Abstract:
BACKGROUND: Calprotectin is a protein endowed with antimicrobial properties, rendering it a distinctive marker for infection. Two methods are currently available for the assay of calprotectin: the enzyme-linked immunosorbent assay (ELISA) and the lateral flow test (LFT). We aimed to assess the diagnostic accuracy of synovial fluid calprotectin and to compare the accuracy of the laboratory-based test and the qualitative assessment for the diagnosis of hip and knee prosthetic infection.
METHODS: We searched (from inception to November 2023) MEDLINE, Scopus, EMBASE, Web of Science, and Cochrane for studies on calprotectin in the diagnosis of periprosthetic joint infection (PJI).
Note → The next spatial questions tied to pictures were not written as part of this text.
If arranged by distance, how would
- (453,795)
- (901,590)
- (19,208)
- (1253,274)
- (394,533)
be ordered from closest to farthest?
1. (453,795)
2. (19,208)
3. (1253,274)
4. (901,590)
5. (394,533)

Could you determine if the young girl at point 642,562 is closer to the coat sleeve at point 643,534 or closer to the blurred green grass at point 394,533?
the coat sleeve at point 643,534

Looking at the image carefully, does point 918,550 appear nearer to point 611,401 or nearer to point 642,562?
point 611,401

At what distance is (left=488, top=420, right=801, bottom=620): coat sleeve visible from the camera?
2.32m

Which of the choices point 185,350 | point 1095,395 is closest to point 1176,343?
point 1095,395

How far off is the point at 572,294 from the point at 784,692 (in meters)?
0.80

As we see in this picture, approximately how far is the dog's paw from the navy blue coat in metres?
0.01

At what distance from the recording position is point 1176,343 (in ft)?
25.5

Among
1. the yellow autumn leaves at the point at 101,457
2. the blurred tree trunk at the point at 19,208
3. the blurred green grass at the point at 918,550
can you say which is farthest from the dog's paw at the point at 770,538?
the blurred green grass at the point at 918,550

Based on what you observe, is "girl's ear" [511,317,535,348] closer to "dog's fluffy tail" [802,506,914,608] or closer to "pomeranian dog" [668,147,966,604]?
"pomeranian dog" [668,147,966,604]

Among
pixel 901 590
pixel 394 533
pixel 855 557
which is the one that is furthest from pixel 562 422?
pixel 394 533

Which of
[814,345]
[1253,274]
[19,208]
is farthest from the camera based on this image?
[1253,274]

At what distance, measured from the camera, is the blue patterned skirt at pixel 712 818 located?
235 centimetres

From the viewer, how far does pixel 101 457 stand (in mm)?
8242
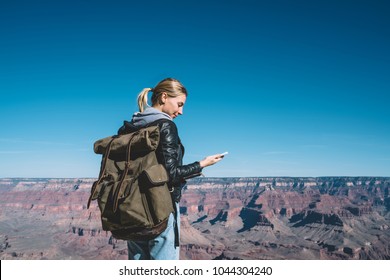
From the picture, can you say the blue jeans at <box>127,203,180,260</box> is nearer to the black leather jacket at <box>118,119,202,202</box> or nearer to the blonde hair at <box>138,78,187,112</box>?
the black leather jacket at <box>118,119,202,202</box>

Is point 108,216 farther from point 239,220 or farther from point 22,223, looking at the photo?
point 22,223

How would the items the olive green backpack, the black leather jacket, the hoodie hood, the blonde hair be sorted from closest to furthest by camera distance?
the olive green backpack, the black leather jacket, the hoodie hood, the blonde hair

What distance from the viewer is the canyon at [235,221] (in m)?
75.8

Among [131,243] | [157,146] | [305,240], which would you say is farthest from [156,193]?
[305,240]

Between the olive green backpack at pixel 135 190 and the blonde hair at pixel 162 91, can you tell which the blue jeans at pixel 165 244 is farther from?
the blonde hair at pixel 162 91

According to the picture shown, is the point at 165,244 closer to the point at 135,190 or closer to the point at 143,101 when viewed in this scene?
the point at 135,190

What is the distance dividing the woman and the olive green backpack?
0.10 meters

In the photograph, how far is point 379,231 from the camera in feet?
357

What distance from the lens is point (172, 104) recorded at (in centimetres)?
265

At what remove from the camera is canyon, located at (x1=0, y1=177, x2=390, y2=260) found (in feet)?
249

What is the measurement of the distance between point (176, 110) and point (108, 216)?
95 cm

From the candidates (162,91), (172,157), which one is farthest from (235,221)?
(172,157)

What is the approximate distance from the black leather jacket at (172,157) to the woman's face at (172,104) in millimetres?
265

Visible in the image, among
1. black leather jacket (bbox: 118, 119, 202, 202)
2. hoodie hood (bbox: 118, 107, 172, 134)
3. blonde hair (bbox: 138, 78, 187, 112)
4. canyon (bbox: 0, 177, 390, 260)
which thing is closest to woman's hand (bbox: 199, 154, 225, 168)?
black leather jacket (bbox: 118, 119, 202, 202)
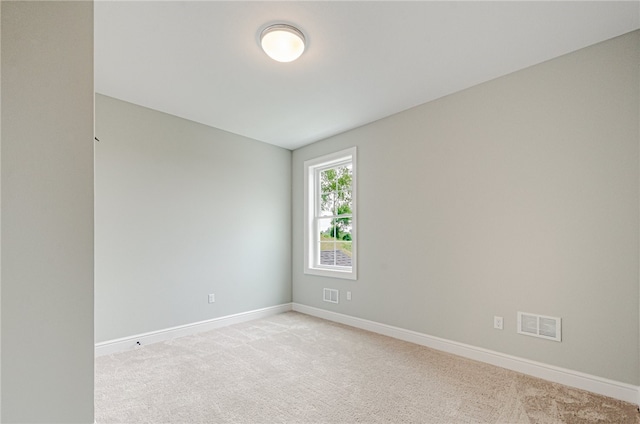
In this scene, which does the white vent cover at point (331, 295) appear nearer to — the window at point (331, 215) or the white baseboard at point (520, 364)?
the window at point (331, 215)

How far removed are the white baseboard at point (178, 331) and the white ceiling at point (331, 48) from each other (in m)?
2.51

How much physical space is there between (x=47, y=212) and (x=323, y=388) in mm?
2170

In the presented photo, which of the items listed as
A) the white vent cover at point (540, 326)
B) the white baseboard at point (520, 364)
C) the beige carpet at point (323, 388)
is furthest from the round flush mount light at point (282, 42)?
the white baseboard at point (520, 364)

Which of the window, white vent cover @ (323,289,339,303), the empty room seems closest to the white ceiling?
the empty room

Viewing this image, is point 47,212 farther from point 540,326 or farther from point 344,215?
point 344,215

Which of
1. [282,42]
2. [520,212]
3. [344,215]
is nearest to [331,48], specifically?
[282,42]

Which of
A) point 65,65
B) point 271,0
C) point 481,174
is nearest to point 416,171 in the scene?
point 481,174

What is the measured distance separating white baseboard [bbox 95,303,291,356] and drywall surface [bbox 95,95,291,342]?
62mm

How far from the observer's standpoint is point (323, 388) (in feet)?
8.03

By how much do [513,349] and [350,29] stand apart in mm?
2936

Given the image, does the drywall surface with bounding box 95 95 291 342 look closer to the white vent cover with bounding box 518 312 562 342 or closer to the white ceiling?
the white ceiling

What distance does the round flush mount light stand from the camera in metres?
2.20

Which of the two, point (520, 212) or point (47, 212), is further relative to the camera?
point (520, 212)

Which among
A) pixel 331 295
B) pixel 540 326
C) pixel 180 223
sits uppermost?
pixel 180 223
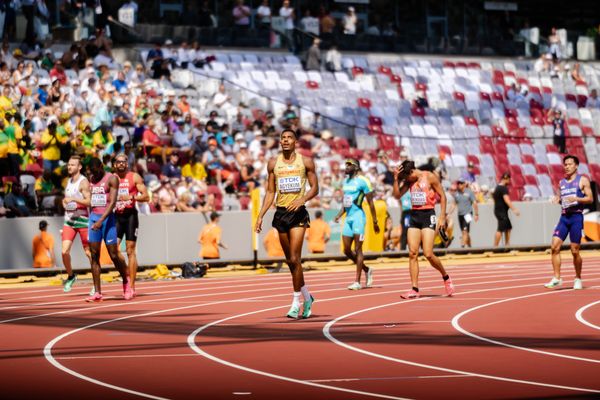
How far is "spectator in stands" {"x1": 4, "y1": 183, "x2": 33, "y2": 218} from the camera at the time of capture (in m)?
27.0

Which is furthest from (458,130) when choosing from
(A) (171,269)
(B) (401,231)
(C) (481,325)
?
(C) (481,325)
Sensitivity, specificity, positive and negative likelihood ratio (LR), and diagnostic odds ratio were analyzed. The receiver-operating curve for each method was calculated.
RESULTS: We included 14 articles in our meta-analysis, including 902 patients who underwent total hip and knee arthroplasties revision; 331 (37%) had a joint infection according to MSIS, MSIS-modified criteria, ICM 2018 and EBJIS 2021. Considering the false-positive result rate of 6% and false-negative result rate of 7%, pooled sensitivity and specificity were 0.92 (95% CI 0.89-0.94) and 0.93 (0.91-0.95), respectively. The area under the curve (AUC) was 0.93 (95% CI 0.91-0.94). No statistical differences in terms of sensitivity and specificity were found between ELISA and LFT. The pooled sensitivity and specificity of the two calprotectin assessment methods were: LFT 0.90 (95% CI 0.869-0.935) and 0.92 (95% CI 0.894-0.941), respectively; ELISA 0.96 (95% CI 0.914-0.986) and 0.97 (95% CI 0.934-0.988), respectively. The diagnostic odds ratio of the ELISA was superior to that of the LFT (906.6667, 95% CI 271.2686-3030.3712 versus 113.8886, 95% CI 70.4001-184.2414; p < 0.001). The AUC for ELISA and LFT was 0.968 (95% CI 0.944-0.984) and 0.915 (95% CI 0.895-0.933), respectively.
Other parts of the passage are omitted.